Materials for self-control:

Task 1.

During an objective examination of a young child, 5th year students, after examining the skin, examined the pharynx, after which the child negatively perceived the young doctors and further examination became impossible. What did the 5th year students do wrong?

Answer: Examination of the pharynx in children should be carried out at the very end of the objective examination.

Task2 .

Doctor examining healthy 2 year old child. During percussion, the doctor hears a shortening of the percussion sound above lower sections lungs on the right. How can this phenomenon be explained?

Answer: Shortening of the percussion sound over the lower parts of the lungs on the right occurs due to the proximity of the liver.

Task 3.

The mother of an 8-year-old child who suffers from a severe form of bronchial asthma came to the clinic. Last days The child's seizures became more frequent. During percussion, the doctor hears a tympanic tone of the percussion sound above the lungs on both sides. How can this phenomenon be explained? What should the doctor do?

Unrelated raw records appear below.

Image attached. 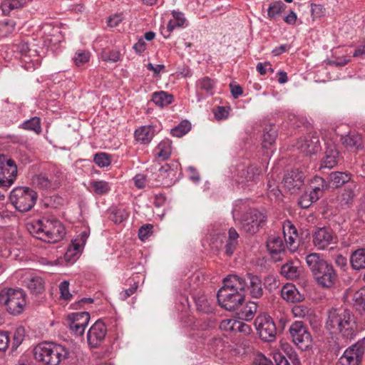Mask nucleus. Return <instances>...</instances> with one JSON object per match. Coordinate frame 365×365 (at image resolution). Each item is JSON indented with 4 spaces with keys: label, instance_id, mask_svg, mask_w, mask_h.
Wrapping results in <instances>:
<instances>
[{
    "label": "nucleus",
    "instance_id": "11",
    "mask_svg": "<svg viewBox=\"0 0 365 365\" xmlns=\"http://www.w3.org/2000/svg\"><path fill=\"white\" fill-rule=\"evenodd\" d=\"M17 51L21 54V66L26 70H34L41 63V59L36 49L30 48L27 43H19Z\"/></svg>",
    "mask_w": 365,
    "mask_h": 365
},
{
    "label": "nucleus",
    "instance_id": "7",
    "mask_svg": "<svg viewBox=\"0 0 365 365\" xmlns=\"http://www.w3.org/2000/svg\"><path fill=\"white\" fill-rule=\"evenodd\" d=\"M266 220L267 216L264 212L258 210H250L240 220L241 227L247 233L252 235L264 225Z\"/></svg>",
    "mask_w": 365,
    "mask_h": 365
},
{
    "label": "nucleus",
    "instance_id": "47",
    "mask_svg": "<svg viewBox=\"0 0 365 365\" xmlns=\"http://www.w3.org/2000/svg\"><path fill=\"white\" fill-rule=\"evenodd\" d=\"M197 309L204 313H209L212 311L210 302L204 294H198L194 297Z\"/></svg>",
    "mask_w": 365,
    "mask_h": 365
},
{
    "label": "nucleus",
    "instance_id": "9",
    "mask_svg": "<svg viewBox=\"0 0 365 365\" xmlns=\"http://www.w3.org/2000/svg\"><path fill=\"white\" fill-rule=\"evenodd\" d=\"M255 326L259 337L265 341H272L277 334V329L272 317L266 314H259L255 320Z\"/></svg>",
    "mask_w": 365,
    "mask_h": 365
},
{
    "label": "nucleus",
    "instance_id": "41",
    "mask_svg": "<svg viewBox=\"0 0 365 365\" xmlns=\"http://www.w3.org/2000/svg\"><path fill=\"white\" fill-rule=\"evenodd\" d=\"M191 129V123L187 120H182L178 125L170 130V134L177 138H181Z\"/></svg>",
    "mask_w": 365,
    "mask_h": 365
},
{
    "label": "nucleus",
    "instance_id": "37",
    "mask_svg": "<svg viewBox=\"0 0 365 365\" xmlns=\"http://www.w3.org/2000/svg\"><path fill=\"white\" fill-rule=\"evenodd\" d=\"M31 184L38 188L48 190L52 186L50 179L45 174L35 175L31 178Z\"/></svg>",
    "mask_w": 365,
    "mask_h": 365
},
{
    "label": "nucleus",
    "instance_id": "1",
    "mask_svg": "<svg viewBox=\"0 0 365 365\" xmlns=\"http://www.w3.org/2000/svg\"><path fill=\"white\" fill-rule=\"evenodd\" d=\"M223 284L217 294L219 305L226 310L235 311L245 299V282L233 274L226 277Z\"/></svg>",
    "mask_w": 365,
    "mask_h": 365
},
{
    "label": "nucleus",
    "instance_id": "55",
    "mask_svg": "<svg viewBox=\"0 0 365 365\" xmlns=\"http://www.w3.org/2000/svg\"><path fill=\"white\" fill-rule=\"evenodd\" d=\"M59 291L61 298L65 300H70L72 294L69 292V282L68 281H63L59 284Z\"/></svg>",
    "mask_w": 365,
    "mask_h": 365
},
{
    "label": "nucleus",
    "instance_id": "52",
    "mask_svg": "<svg viewBox=\"0 0 365 365\" xmlns=\"http://www.w3.org/2000/svg\"><path fill=\"white\" fill-rule=\"evenodd\" d=\"M129 216L128 212L125 209H118L112 214V220L115 223H121Z\"/></svg>",
    "mask_w": 365,
    "mask_h": 365
},
{
    "label": "nucleus",
    "instance_id": "46",
    "mask_svg": "<svg viewBox=\"0 0 365 365\" xmlns=\"http://www.w3.org/2000/svg\"><path fill=\"white\" fill-rule=\"evenodd\" d=\"M281 274L287 279H296L299 274V271L297 267L294 266L292 262H287L282 266Z\"/></svg>",
    "mask_w": 365,
    "mask_h": 365
},
{
    "label": "nucleus",
    "instance_id": "53",
    "mask_svg": "<svg viewBox=\"0 0 365 365\" xmlns=\"http://www.w3.org/2000/svg\"><path fill=\"white\" fill-rule=\"evenodd\" d=\"M101 58L104 61L115 63L120 59V53L118 51H110L109 52L103 51L101 53Z\"/></svg>",
    "mask_w": 365,
    "mask_h": 365
},
{
    "label": "nucleus",
    "instance_id": "16",
    "mask_svg": "<svg viewBox=\"0 0 365 365\" xmlns=\"http://www.w3.org/2000/svg\"><path fill=\"white\" fill-rule=\"evenodd\" d=\"M107 329L101 320H97L87 333V341L92 348L99 346L105 339Z\"/></svg>",
    "mask_w": 365,
    "mask_h": 365
},
{
    "label": "nucleus",
    "instance_id": "19",
    "mask_svg": "<svg viewBox=\"0 0 365 365\" xmlns=\"http://www.w3.org/2000/svg\"><path fill=\"white\" fill-rule=\"evenodd\" d=\"M356 185L352 182L340 190L336 197L337 206L341 209L350 207L356 197Z\"/></svg>",
    "mask_w": 365,
    "mask_h": 365
},
{
    "label": "nucleus",
    "instance_id": "60",
    "mask_svg": "<svg viewBox=\"0 0 365 365\" xmlns=\"http://www.w3.org/2000/svg\"><path fill=\"white\" fill-rule=\"evenodd\" d=\"M123 19L124 16L122 13L115 14L110 16L108 19V25L110 27H116Z\"/></svg>",
    "mask_w": 365,
    "mask_h": 365
},
{
    "label": "nucleus",
    "instance_id": "3",
    "mask_svg": "<svg viewBox=\"0 0 365 365\" xmlns=\"http://www.w3.org/2000/svg\"><path fill=\"white\" fill-rule=\"evenodd\" d=\"M354 315L347 309H331L329 311L326 328L331 334L340 333L347 339L353 338L356 332Z\"/></svg>",
    "mask_w": 365,
    "mask_h": 365
},
{
    "label": "nucleus",
    "instance_id": "38",
    "mask_svg": "<svg viewBox=\"0 0 365 365\" xmlns=\"http://www.w3.org/2000/svg\"><path fill=\"white\" fill-rule=\"evenodd\" d=\"M173 96L165 91L155 92L153 94L152 101L153 103L160 106L163 107L170 104L173 101Z\"/></svg>",
    "mask_w": 365,
    "mask_h": 365
},
{
    "label": "nucleus",
    "instance_id": "44",
    "mask_svg": "<svg viewBox=\"0 0 365 365\" xmlns=\"http://www.w3.org/2000/svg\"><path fill=\"white\" fill-rule=\"evenodd\" d=\"M339 153L336 150H330L326 152L325 158L322 163V167L332 168L338 163Z\"/></svg>",
    "mask_w": 365,
    "mask_h": 365
},
{
    "label": "nucleus",
    "instance_id": "21",
    "mask_svg": "<svg viewBox=\"0 0 365 365\" xmlns=\"http://www.w3.org/2000/svg\"><path fill=\"white\" fill-rule=\"evenodd\" d=\"M283 185L288 190L294 192L304 183L303 174L298 170H292L285 174L283 178Z\"/></svg>",
    "mask_w": 365,
    "mask_h": 365
},
{
    "label": "nucleus",
    "instance_id": "29",
    "mask_svg": "<svg viewBox=\"0 0 365 365\" xmlns=\"http://www.w3.org/2000/svg\"><path fill=\"white\" fill-rule=\"evenodd\" d=\"M88 190L96 195H107L110 190L109 182L104 180H92L89 183Z\"/></svg>",
    "mask_w": 365,
    "mask_h": 365
},
{
    "label": "nucleus",
    "instance_id": "48",
    "mask_svg": "<svg viewBox=\"0 0 365 365\" xmlns=\"http://www.w3.org/2000/svg\"><path fill=\"white\" fill-rule=\"evenodd\" d=\"M90 56L89 51L78 50L73 56V61L77 66H81L89 61Z\"/></svg>",
    "mask_w": 365,
    "mask_h": 365
},
{
    "label": "nucleus",
    "instance_id": "18",
    "mask_svg": "<svg viewBox=\"0 0 365 365\" xmlns=\"http://www.w3.org/2000/svg\"><path fill=\"white\" fill-rule=\"evenodd\" d=\"M324 267L326 268H321L314 276L319 285L325 288H330L335 284L337 276L331 264L327 262V266Z\"/></svg>",
    "mask_w": 365,
    "mask_h": 365
},
{
    "label": "nucleus",
    "instance_id": "25",
    "mask_svg": "<svg viewBox=\"0 0 365 365\" xmlns=\"http://www.w3.org/2000/svg\"><path fill=\"white\" fill-rule=\"evenodd\" d=\"M306 262L313 275L321 268H326L327 261L324 260L319 254L311 253L306 256Z\"/></svg>",
    "mask_w": 365,
    "mask_h": 365
},
{
    "label": "nucleus",
    "instance_id": "59",
    "mask_svg": "<svg viewBox=\"0 0 365 365\" xmlns=\"http://www.w3.org/2000/svg\"><path fill=\"white\" fill-rule=\"evenodd\" d=\"M313 182L316 183L317 185L313 187L312 191L314 192H316L317 194L321 195L322 194V190L327 187L324 180L320 177H315Z\"/></svg>",
    "mask_w": 365,
    "mask_h": 365
},
{
    "label": "nucleus",
    "instance_id": "39",
    "mask_svg": "<svg viewBox=\"0 0 365 365\" xmlns=\"http://www.w3.org/2000/svg\"><path fill=\"white\" fill-rule=\"evenodd\" d=\"M155 155L162 160L168 159L171 154V143L168 140L161 141L155 150Z\"/></svg>",
    "mask_w": 365,
    "mask_h": 365
},
{
    "label": "nucleus",
    "instance_id": "22",
    "mask_svg": "<svg viewBox=\"0 0 365 365\" xmlns=\"http://www.w3.org/2000/svg\"><path fill=\"white\" fill-rule=\"evenodd\" d=\"M267 247L269 254L275 260L279 259L276 256L283 252L285 248L282 239L276 235H271L268 237Z\"/></svg>",
    "mask_w": 365,
    "mask_h": 365
},
{
    "label": "nucleus",
    "instance_id": "8",
    "mask_svg": "<svg viewBox=\"0 0 365 365\" xmlns=\"http://www.w3.org/2000/svg\"><path fill=\"white\" fill-rule=\"evenodd\" d=\"M17 165L11 158L0 155V187H9L16 181Z\"/></svg>",
    "mask_w": 365,
    "mask_h": 365
},
{
    "label": "nucleus",
    "instance_id": "32",
    "mask_svg": "<svg viewBox=\"0 0 365 365\" xmlns=\"http://www.w3.org/2000/svg\"><path fill=\"white\" fill-rule=\"evenodd\" d=\"M239 234L235 228L231 227L228 232V239L225 245V253L231 256L238 245Z\"/></svg>",
    "mask_w": 365,
    "mask_h": 365
},
{
    "label": "nucleus",
    "instance_id": "51",
    "mask_svg": "<svg viewBox=\"0 0 365 365\" xmlns=\"http://www.w3.org/2000/svg\"><path fill=\"white\" fill-rule=\"evenodd\" d=\"M16 23L13 20L7 19L0 22V31L3 36H5L14 31Z\"/></svg>",
    "mask_w": 365,
    "mask_h": 365
},
{
    "label": "nucleus",
    "instance_id": "62",
    "mask_svg": "<svg viewBox=\"0 0 365 365\" xmlns=\"http://www.w3.org/2000/svg\"><path fill=\"white\" fill-rule=\"evenodd\" d=\"M235 331H237L245 335H249L252 331V328L250 325L241 322L237 320L236 326H235Z\"/></svg>",
    "mask_w": 365,
    "mask_h": 365
},
{
    "label": "nucleus",
    "instance_id": "27",
    "mask_svg": "<svg viewBox=\"0 0 365 365\" xmlns=\"http://www.w3.org/2000/svg\"><path fill=\"white\" fill-rule=\"evenodd\" d=\"M215 87L216 81L208 76L200 78L196 82L197 90L204 92L207 96H212L215 93Z\"/></svg>",
    "mask_w": 365,
    "mask_h": 365
},
{
    "label": "nucleus",
    "instance_id": "4",
    "mask_svg": "<svg viewBox=\"0 0 365 365\" xmlns=\"http://www.w3.org/2000/svg\"><path fill=\"white\" fill-rule=\"evenodd\" d=\"M27 230L34 237L48 243H56L65 236V228L56 219L42 218L27 225Z\"/></svg>",
    "mask_w": 365,
    "mask_h": 365
},
{
    "label": "nucleus",
    "instance_id": "34",
    "mask_svg": "<svg viewBox=\"0 0 365 365\" xmlns=\"http://www.w3.org/2000/svg\"><path fill=\"white\" fill-rule=\"evenodd\" d=\"M286 6L282 1H274L270 4L267 9V18L275 20L285 9Z\"/></svg>",
    "mask_w": 365,
    "mask_h": 365
},
{
    "label": "nucleus",
    "instance_id": "33",
    "mask_svg": "<svg viewBox=\"0 0 365 365\" xmlns=\"http://www.w3.org/2000/svg\"><path fill=\"white\" fill-rule=\"evenodd\" d=\"M257 310V304L255 302H247L239 312V318L245 321L253 319Z\"/></svg>",
    "mask_w": 365,
    "mask_h": 365
},
{
    "label": "nucleus",
    "instance_id": "31",
    "mask_svg": "<svg viewBox=\"0 0 365 365\" xmlns=\"http://www.w3.org/2000/svg\"><path fill=\"white\" fill-rule=\"evenodd\" d=\"M28 289L34 293H41L44 288L43 280L41 277L36 275H31L24 280Z\"/></svg>",
    "mask_w": 365,
    "mask_h": 365
},
{
    "label": "nucleus",
    "instance_id": "42",
    "mask_svg": "<svg viewBox=\"0 0 365 365\" xmlns=\"http://www.w3.org/2000/svg\"><path fill=\"white\" fill-rule=\"evenodd\" d=\"M77 241L78 240L72 241L65 252L64 258L67 262L74 261L79 255L81 247V244Z\"/></svg>",
    "mask_w": 365,
    "mask_h": 365
},
{
    "label": "nucleus",
    "instance_id": "50",
    "mask_svg": "<svg viewBox=\"0 0 365 365\" xmlns=\"http://www.w3.org/2000/svg\"><path fill=\"white\" fill-rule=\"evenodd\" d=\"M311 309L304 304H296L292 309V312L295 317L305 318L308 317Z\"/></svg>",
    "mask_w": 365,
    "mask_h": 365
},
{
    "label": "nucleus",
    "instance_id": "61",
    "mask_svg": "<svg viewBox=\"0 0 365 365\" xmlns=\"http://www.w3.org/2000/svg\"><path fill=\"white\" fill-rule=\"evenodd\" d=\"M10 337L7 331H0V351H6L9 347Z\"/></svg>",
    "mask_w": 365,
    "mask_h": 365
},
{
    "label": "nucleus",
    "instance_id": "17",
    "mask_svg": "<svg viewBox=\"0 0 365 365\" xmlns=\"http://www.w3.org/2000/svg\"><path fill=\"white\" fill-rule=\"evenodd\" d=\"M68 327L72 333L81 336L90 320V314L87 312L73 313L68 317Z\"/></svg>",
    "mask_w": 365,
    "mask_h": 365
},
{
    "label": "nucleus",
    "instance_id": "20",
    "mask_svg": "<svg viewBox=\"0 0 365 365\" xmlns=\"http://www.w3.org/2000/svg\"><path fill=\"white\" fill-rule=\"evenodd\" d=\"M240 280L245 282V293L249 292L254 298H259L262 295V281L257 276L248 274L244 278L240 277Z\"/></svg>",
    "mask_w": 365,
    "mask_h": 365
},
{
    "label": "nucleus",
    "instance_id": "56",
    "mask_svg": "<svg viewBox=\"0 0 365 365\" xmlns=\"http://www.w3.org/2000/svg\"><path fill=\"white\" fill-rule=\"evenodd\" d=\"M298 235H289V237L284 238L287 249L291 252H294L298 247L297 244Z\"/></svg>",
    "mask_w": 365,
    "mask_h": 365
},
{
    "label": "nucleus",
    "instance_id": "14",
    "mask_svg": "<svg viewBox=\"0 0 365 365\" xmlns=\"http://www.w3.org/2000/svg\"><path fill=\"white\" fill-rule=\"evenodd\" d=\"M295 147L307 155L316 154L321 150L319 137L317 132H310L300 137L297 140Z\"/></svg>",
    "mask_w": 365,
    "mask_h": 365
},
{
    "label": "nucleus",
    "instance_id": "57",
    "mask_svg": "<svg viewBox=\"0 0 365 365\" xmlns=\"http://www.w3.org/2000/svg\"><path fill=\"white\" fill-rule=\"evenodd\" d=\"M284 238L289 237V235H298L296 227L289 220L284 221L283 223Z\"/></svg>",
    "mask_w": 365,
    "mask_h": 365
},
{
    "label": "nucleus",
    "instance_id": "6",
    "mask_svg": "<svg viewBox=\"0 0 365 365\" xmlns=\"http://www.w3.org/2000/svg\"><path fill=\"white\" fill-rule=\"evenodd\" d=\"M37 197L34 190L26 187H17L11 192L9 200L17 210L24 212L34 206Z\"/></svg>",
    "mask_w": 365,
    "mask_h": 365
},
{
    "label": "nucleus",
    "instance_id": "64",
    "mask_svg": "<svg viewBox=\"0 0 365 365\" xmlns=\"http://www.w3.org/2000/svg\"><path fill=\"white\" fill-rule=\"evenodd\" d=\"M146 68H147V69L148 71H150L153 72V76H159V74L161 72L164 71L165 69V66L163 65V64L153 65L151 63H148L147 66H146Z\"/></svg>",
    "mask_w": 365,
    "mask_h": 365
},
{
    "label": "nucleus",
    "instance_id": "63",
    "mask_svg": "<svg viewBox=\"0 0 365 365\" xmlns=\"http://www.w3.org/2000/svg\"><path fill=\"white\" fill-rule=\"evenodd\" d=\"M137 289H138V284L134 283L130 287L123 290L120 293V299L121 300L127 299L129 297H130L132 294H133L135 292Z\"/></svg>",
    "mask_w": 365,
    "mask_h": 365
},
{
    "label": "nucleus",
    "instance_id": "54",
    "mask_svg": "<svg viewBox=\"0 0 365 365\" xmlns=\"http://www.w3.org/2000/svg\"><path fill=\"white\" fill-rule=\"evenodd\" d=\"M25 336V329L23 327L16 329L13 336V346L18 347L23 341Z\"/></svg>",
    "mask_w": 365,
    "mask_h": 365
},
{
    "label": "nucleus",
    "instance_id": "2",
    "mask_svg": "<svg viewBox=\"0 0 365 365\" xmlns=\"http://www.w3.org/2000/svg\"><path fill=\"white\" fill-rule=\"evenodd\" d=\"M34 359L43 365H60L74 357L71 349L53 342H43L33 349Z\"/></svg>",
    "mask_w": 365,
    "mask_h": 365
},
{
    "label": "nucleus",
    "instance_id": "40",
    "mask_svg": "<svg viewBox=\"0 0 365 365\" xmlns=\"http://www.w3.org/2000/svg\"><path fill=\"white\" fill-rule=\"evenodd\" d=\"M25 0H4L1 4V9L4 15H9L11 11L21 8Z\"/></svg>",
    "mask_w": 365,
    "mask_h": 365
},
{
    "label": "nucleus",
    "instance_id": "13",
    "mask_svg": "<svg viewBox=\"0 0 365 365\" xmlns=\"http://www.w3.org/2000/svg\"><path fill=\"white\" fill-rule=\"evenodd\" d=\"M365 351L363 341H357L348 347L339 358L338 365H359Z\"/></svg>",
    "mask_w": 365,
    "mask_h": 365
},
{
    "label": "nucleus",
    "instance_id": "35",
    "mask_svg": "<svg viewBox=\"0 0 365 365\" xmlns=\"http://www.w3.org/2000/svg\"><path fill=\"white\" fill-rule=\"evenodd\" d=\"M364 290L356 292L351 297V303L353 307L361 314H365V297H364Z\"/></svg>",
    "mask_w": 365,
    "mask_h": 365
},
{
    "label": "nucleus",
    "instance_id": "28",
    "mask_svg": "<svg viewBox=\"0 0 365 365\" xmlns=\"http://www.w3.org/2000/svg\"><path fill=\"white\" fill-rule=\"evenodd\" d=\"M350 263L354 270L365 269V248L354 251L350 257Z\"/></svg>",
    "mask_w": 365,
    "mask_h": 365
},
{
    "label": "nucleus",
    "instance_id": "26",
    "mask_svg": "<svg viewBox=\"0 0 365 365\" xmlns=\"http://www.w3.org/2000/svg\"><path fill=\"white\" fill-rule=\"evenodd\" d=\"M171 14L173 18L167 24L168 31L172 32L177 28H185L187 26V21L182 12L173 10Z\"/></svg>",
    "mask_w": 365,
    "mask_h": 365
},
{
    "label": "nucleus",
    "instance_id": "10",
    "mask_svg": "<svg viewBox=\"0 0 365 365\" xmlns=\"http://www.w3.org/2000/svg\"><path fill=\"white\" fill-rule=\"evenodd\" d=\"M294 344L302 350H307L312 346V336L302 322H293L289 329Z\"/></svg>",
    "mask_w": 365,
    "mask_h": 365
},
{
    "label": "nucleus",
    "instance_id": "58",
    "mask_svg": "<svg viewBox=\"0 0 365 365\" xmlns=\"http://www.w3.org/2000/svg\"><path fill=\"white\" fill-rule=\"evenodd\" d=\"M237 320L234 319H227L222 320L220 324V328L223 331H235Z\"/></svg>",
    "mask_w": 365,
    "mask_h": 365
},
{
    "label": "nucleus",
    "instance_id": "23",
    "mask_svg": "<svg viewBox=\"0 0 365 365\" xmlns=\"http://www.w3.org/2000/svg\"><path fill=\"white\" fill-rule=\"evenodd\" d=\"M340 140L342 145L348 149L359 150L363 145L361 135L356 132H349L346 135H341Z\"/></svg>",
    "mask_w": 365,
    "mask_h": 365
},
{
    "label": "nucleus",
    "instance_id": "15",
    "mask_svg": "<svg viewBox=\"0 0 365 365\" xmlns=\"http://www.w3.org/2000/svg\"><path fill=\"white\" fill-rule=\"evenodd\" d=\"M312 242L318 250H324L330 245L336 243V237L330 228L318 227L313 233Z\"/></svg>",
    "mask_w": 365,
    "mask_h": 365
},
{
    "label": "nucleus",
    "instance_id": "5",
    "mask_svg": "<svg viewBox=\"0 0 365 365\" xmlns=\"http://www.w3.org/2000/svg\"><path fill=\"white\" fill-rule=\"evenodd\" d=\"M0 304L10 314L19 315L26 305V294L21 289L3 288L0 290Z\"/></svg>",
    "mask_w": 365,
    "mask_h": 365
},
{
    "label": "nucleus",
    "instance_id": "45",
    "mask_svg": "<svg viewBox=\"0 0 365 365\" xmlns=\"http://www.w3.org/2000/svg\"><path fill=\"white\" fill-rule=\"evenodd\" d=\"M21 128L39 134L41 132V119L35 115L29 120L24 121L21 124Z\"/></svg>",
    "mask_w": 365,
    "mask_h": 365
},
{
    "label": "nucleus",
    "instance_id": "36",
    "mask_svg": "<svg viewBox=\"0 0 365 365\" xmlns=\"http://www.w3.org/2000/svg\"><path fill=\"white\" fill-rule=\"evenodd\" d=\"M330 182L335 187H340L344 184L349 182L351 180V176L347 173L342 172H332L329 177Z\"/></svg>",
    "mask_w": 365,
    "mask_h": 365
},
{
    "label": "nucleus",
    "instance_id": "49",
    "mask_svg": "<svg viewBox=\"0 0 365 365\" xmlns=\"http://www.w3.org/2000/svg\"><path fill=\"white\" fill-rule=\"evenodd\" d=\"M93 161L100 168L108 167L111 162L110 155L106 153H98L95 154Z\"/></svg>",
    "mask_w": 365,
    "mask_h": 365
},
{
    "label": "nucleus",
    "instance_id": "43",
    "mask_svg": "<svg viewBox=\"0 0 365 365\" xmlns=\"http://www.w3.org/2000/svg\"><path fill=\"white\" fill-rule=\"evenodd\" d=\"M277 136V132L275 128L269 127V129L266 128L263 134L262 147L264 149H269L274 143Z\"/></svg>",
    "mask_w": 365,
    "mask_h": 365
},
{
    "label": "nucleus",
    "instance_id": "30",
    "mask_svg": "<svg viewBox=\"0 0 365 365\" xmlns=\"http://www.w3.org/2000/svg\"><path fill=\"white\" fill-rule=\"evenodd\" d=\"M153 137V129L151 126L143 125L135 131V138L141 144L150 143Z\"/></svg>",
    "mask_w": 365,
    "mask_h": 365
},
{
    "label": "nucleus",
    "instance_id": "12",
    "mask_svg": "<svg viewBox=\"0 0 365 365\" xmlns=\"http://www.w3.org/2000/svg\"><path fill=\"white\" fill-rule=\"evenodd\" d=\"M262 173L261 168L257 165L240 166L237 168L235 180L237 184L249 186L257 183Z\"/></svg>",
    "mask_w": 365,
    "mask_h": 365
},
{
    "label": "nucleus",
    "instance_id": "24",
    "mask_svg": "<svg viewBox=\"0 0 365 365\" xmlns=\"http://www.w3.org/2000/svg\"><path fill=\"white\" fill-rule=\"evenodd\" d=\"M282 297L287 302H299L303 300L304 296L292 284H287L281 291Z\"/></svg>",
    "mask_w": 365,
    "mask_h": 365
}]
</instances>
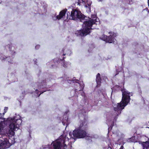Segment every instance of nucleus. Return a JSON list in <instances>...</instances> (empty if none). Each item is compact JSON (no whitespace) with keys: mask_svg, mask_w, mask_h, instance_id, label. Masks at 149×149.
Returning <instances> with one entry per match:
<instances>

Answer: A tympanic tint of percussion sound over the lungs occurs when the airiness of the lung tissue increases. IN in this case this indicates increased edema and bronchospasm, such a condition of the child with bronchial asthma requires hospitalization.

Tests for self-control:
26. In young children, vocal tremors are examined:
A. Using a phonendoscope while the child is sleeping;
B. While screaming;
IN. While the child is awake;
G. During a child's quiet play;
D. Doesn't matter.
47. Dry wheezing is formed:
A. With narrowing of the small bronchi due to bronchospasm, swelling of the mucous membrane;
B. From the vibration of thick sputum in the large bronchi, which gives a sound resonance;
IN. When air passes through liquid in bronchi of different sizes;
G. When the pulmonary tissue is compacted, if the afferent bronchus is not blocked;
D. If there is fluid or air in the pleural cavity,

can be observed with significant development of the muscles of the shoulder girdle or excess fatty tissue.